Aufgaben:
A: Mit wie vielen Insolvenzen allein im Einzelhandel rechnet der Handelsverband HDE laut dem Text über die Berliner Spätis für dieses Jahr?
B: Gib aus den Einträgen den Abschnitt wortgetreu wieder, der mit der Zeile beginnt, die „Referring to the“ enthält, und mit der Zeile endet, die „161375 millimetres“ enthält. Beide Zeilen gehören dazu.

Vorliegender Text:

Cem hat Lust zu plaudern. Er hat ja auch nicht so viel zu tun momentan. Seit einer halben Stunde ist niemand mehr in seinen Spätkauf am Rosenthaler Platz in Berlin-Mitte gekommen.
Es ist kurz nach 18 Uhr, normalerweise gehen um diese Zeit die ersten Feierabendbiere über die Theke, dazwischen die Touristen, die mit Clubmate oder Augustiner durch Mitte flanieren. Beides läuft momentan überhaupt nicht, sagt Cem, der eigentlich anders heißt.
"Was am Rosenthaler fehlt? – Es fehlt ja überall: Menschen. Menschen fehlen. Das ist das Hauptproblem. Aber na ja, Gesundheit geht vor."

Spätis bekommen keine Coronahilfen

Die Tür geht auf und mit der Kälte kommt Ali rein. Ein Kumpel von Cem, er ist derzeit arbeitslos, hilft hier manchmal aus. Der 40-Jährige redet gern, kommt von der Situation der Spätis schnell auf die große Politik.
"Es ist eine Tatsache: Es ist total beschissen. Wer hat denn die Coronahilfen wirklich bekommen? Der Staat finanziert die Lufthansa. Was machen die kleinen Einzelhändler? Wie viele Millionen Insolvenzen haben wir demnächst? Über eine Million? Wenn jedes dieser Unternehmen zwei Arbeitslose bietet – wie soll der Markt das noch auffangen? Wann kommen denn die ganzen Touristen wieder?"
Mehr als eine Million Insolvenzen – das klingt etwas übertrieben. Der Handelsverband HDE rechnet für dieses Jahr aber immerhin mit 50.000 allein im Einzelhandel.

In der Mitte des Ladens steht eine Insel aus Bierkisten: Berliner, Budweiser, Flensburger, Augustiner. Nachschub für die acht vor sich hinbollernden Getränkekühlschränke. Doch Cem musste lange nichts mehr nachfüllen, erzählt er. Dabei ist Alkohol, vor allem Flaschenbier, die Haupteinnahmequelle des Spätis. Gerade hier in Mitte. "Die Kühlschränke laufen doch. Da vermindert sich der Strompreis nicht."

Keine Touristen, kein Umsatz

Die Spätis – vor allem in den Touristenvierteln Berlins – sind vom Lockdown besonders betroffen. Ihr Geschäftsmodell läuft nicht mehr: Seit Monaten sind keine Touristen in der Stadt, Alkoholholkonsum in der Öffentlichkeit verboten, nach 23 Uhr sogar der Verkauf. Die November- oder Dezemberhilfen bekommen die Spätis dagegen nicht. Denn anders als Restaurants, Cafés und Bars dürfen sie ja aufhaben.
"Die, die zugemacht haben, das sind diejenigen, die Geld bekommen haben – die sind glücklich. Die aufhaben dürfen, sind überhaupt nicht glücklich."

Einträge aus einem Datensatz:
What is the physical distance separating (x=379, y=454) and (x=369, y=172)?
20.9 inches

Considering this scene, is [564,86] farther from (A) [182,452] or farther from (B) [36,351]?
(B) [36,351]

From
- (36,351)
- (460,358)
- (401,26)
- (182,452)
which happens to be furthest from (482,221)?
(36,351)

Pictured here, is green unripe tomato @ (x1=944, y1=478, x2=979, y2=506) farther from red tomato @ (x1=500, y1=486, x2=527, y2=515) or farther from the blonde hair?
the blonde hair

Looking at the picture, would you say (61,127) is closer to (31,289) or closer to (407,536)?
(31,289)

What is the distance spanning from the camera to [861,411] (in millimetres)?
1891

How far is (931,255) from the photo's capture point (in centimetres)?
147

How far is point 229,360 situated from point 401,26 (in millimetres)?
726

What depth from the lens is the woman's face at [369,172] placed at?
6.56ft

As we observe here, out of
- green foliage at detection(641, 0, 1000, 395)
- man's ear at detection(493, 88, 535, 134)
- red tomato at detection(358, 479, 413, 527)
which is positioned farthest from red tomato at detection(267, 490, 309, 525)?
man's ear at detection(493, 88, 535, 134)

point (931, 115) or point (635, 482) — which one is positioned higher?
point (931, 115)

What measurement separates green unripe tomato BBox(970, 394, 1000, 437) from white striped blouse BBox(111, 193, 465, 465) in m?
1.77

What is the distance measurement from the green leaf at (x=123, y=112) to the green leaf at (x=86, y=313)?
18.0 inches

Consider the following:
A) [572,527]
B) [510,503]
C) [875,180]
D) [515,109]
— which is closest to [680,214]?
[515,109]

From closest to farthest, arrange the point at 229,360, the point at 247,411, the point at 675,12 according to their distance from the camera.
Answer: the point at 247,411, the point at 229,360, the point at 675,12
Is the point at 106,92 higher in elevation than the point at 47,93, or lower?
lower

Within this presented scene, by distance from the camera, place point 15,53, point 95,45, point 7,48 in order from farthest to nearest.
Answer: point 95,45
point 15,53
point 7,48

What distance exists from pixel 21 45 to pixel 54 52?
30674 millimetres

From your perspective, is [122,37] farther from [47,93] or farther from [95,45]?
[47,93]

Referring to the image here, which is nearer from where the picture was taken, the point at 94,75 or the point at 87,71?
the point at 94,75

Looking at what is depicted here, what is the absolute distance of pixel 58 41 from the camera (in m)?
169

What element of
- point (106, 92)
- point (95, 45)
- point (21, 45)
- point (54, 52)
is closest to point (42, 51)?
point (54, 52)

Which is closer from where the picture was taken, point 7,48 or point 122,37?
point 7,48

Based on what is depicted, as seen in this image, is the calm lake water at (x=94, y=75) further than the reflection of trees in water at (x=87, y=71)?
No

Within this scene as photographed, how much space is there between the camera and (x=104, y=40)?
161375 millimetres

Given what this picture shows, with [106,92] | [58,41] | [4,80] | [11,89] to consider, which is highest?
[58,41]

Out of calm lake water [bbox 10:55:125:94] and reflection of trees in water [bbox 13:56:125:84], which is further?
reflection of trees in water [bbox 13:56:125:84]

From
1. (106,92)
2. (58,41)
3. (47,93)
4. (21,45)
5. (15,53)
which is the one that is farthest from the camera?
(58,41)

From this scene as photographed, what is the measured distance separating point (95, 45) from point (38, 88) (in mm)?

Lösungen:
A: Mit 50.000 Insolvenzen.

B:
Referring to the image here, which is nearer from where the picture was taken, the point at 94,75 or the point at 87,71?
the point at 94,75

Looking at what is depicted here, what is the absolute distance of pixel 58 41 from the camera (in m)?
169

What element of
- point (106, 92)
- point (95, 45)
- point (21, 45)
- point (54, 52)
is closest to point (42, 51)?
point (54, 52)

Which is closer from where the picture was taken, point 7,48 or point 122,37?
point 7,48

Based on what is depicted, as seen in this image, is the calm lake water at (x=94, y=75) further than the reflection of trees in water at (x=87, y=71)?
No

Within this scene as photographed, how much space is there between the camera and (x=104, y=40)?
161375 millimetres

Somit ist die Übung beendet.